[START OF Extract to read]
Monday, December 07, 2009

Before I Forget I Was Ever Out of Town

I was going to write two more blog entries about our trip to Chile, one for Santiago, and a short one for the plane trip home, but it's been a week that we've been back, now, and the memory, it ain't what it used to be. And, in fact, before I forget, here and here are links to a bunch more pics.

One of the benefits, of course, of waiting a week to write a journal entry is that the entry will take much less time to write than initially planned. In fact, I think I'll sum up the remainder of our trip in a bullet-pointed list. Maybe a numbered list instead.

  1. Santiago was described to me by a friend who happened to have stayed there recently as "pretty First World," or words to that effect. I found it to be very First World, with clean, efficient subways, an honest taxi driver, tidy streets and neighborhoods, department stores and supermarkets, and expensive dining. On the other hand, it has a fantastic, giant market with veggies and fruits and meats of the land in one endless building (possibly several buildings), and meats of the sea in another giant structure. Also, there tend to be bars and gates and security fencing around the nicer houses. And the power did go off in our hotel the one morning we were there, which didn't affect us very much, except it made the coffee cold, and we couldn't grill our breakfast sandwich on the sandwich maker and had to eat it cold, alas. The one part of Santiago that is still decidedly not First World, in my book, is that the river rushing through the center of town is FILTHY and STINKS. But then again, that's true of many a city in a First World country, and so, overall, Well Done Santiago.
  2. Things in Chile cost either the same as what they cost here: $140 for a hotel room with attached bath but no electricity; Two-thirds what they cost here: $136 for a gourmet meal with cocktails, soup, side, mains, wine and dessert; or nothing at all like what they cost here: $0.90 for a one-hour bus ride to four towns up the coast.
  3. Our water was out for several hours one night while we were in Valpo. While I'd like to think that Chile is more First World than not, losing two utilities in two hotels in one week seems to imply that it's a more regular occurrence than not. Oh, also, one of Ian's colleagues from a different part of town also lost water for several hours, on a different day. To be fair, our outage had been planned (although the friend's hadn't been), and the city delivered huge cubic water tanks to local restaurants before the shutoff, so that they could at least continue working.
[END OF Extract to read]
Things to do:
a – Answer from the Chile travel post:
(i) What food did the power outage at the Santiago hotel force the writer to eat cold?
(ii) What did the post say a one-hour bus ride to four towns up the coast cost?
(iii) What did the city deliver to local restaurants before the planned water shutoff in Valpo?
b – From the Chile travel post, copy out everything from "Monday, December 07, 2009" down to "bunch more pics.".
The data after this point is separate material with no connection to the Chile travel post.
[START OF Raw data]
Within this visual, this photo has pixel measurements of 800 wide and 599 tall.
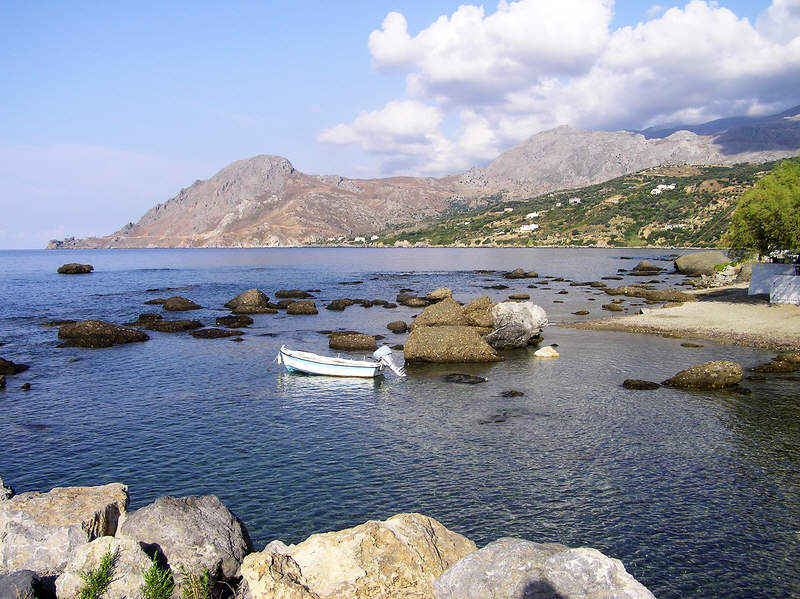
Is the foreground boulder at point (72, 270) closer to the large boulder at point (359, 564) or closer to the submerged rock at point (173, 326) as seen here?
[END OF Raw data]
Written answers:
a –
(i) Their breakfast sandwich.
(ii) $0.90.
(iii) Huge cubic water tanks.

b –
Monday, December 07, 2009

Before I Forget I Was Ever Out of Town

I was going to write two more blog entries about our trip to Chile, one for Santiago, and a short one for the plane trip home, but it's been a week that we've been back, now, and the memory, it ain't what it used to be. And, in fact, before I forget, here and here are links to a bunch more pics.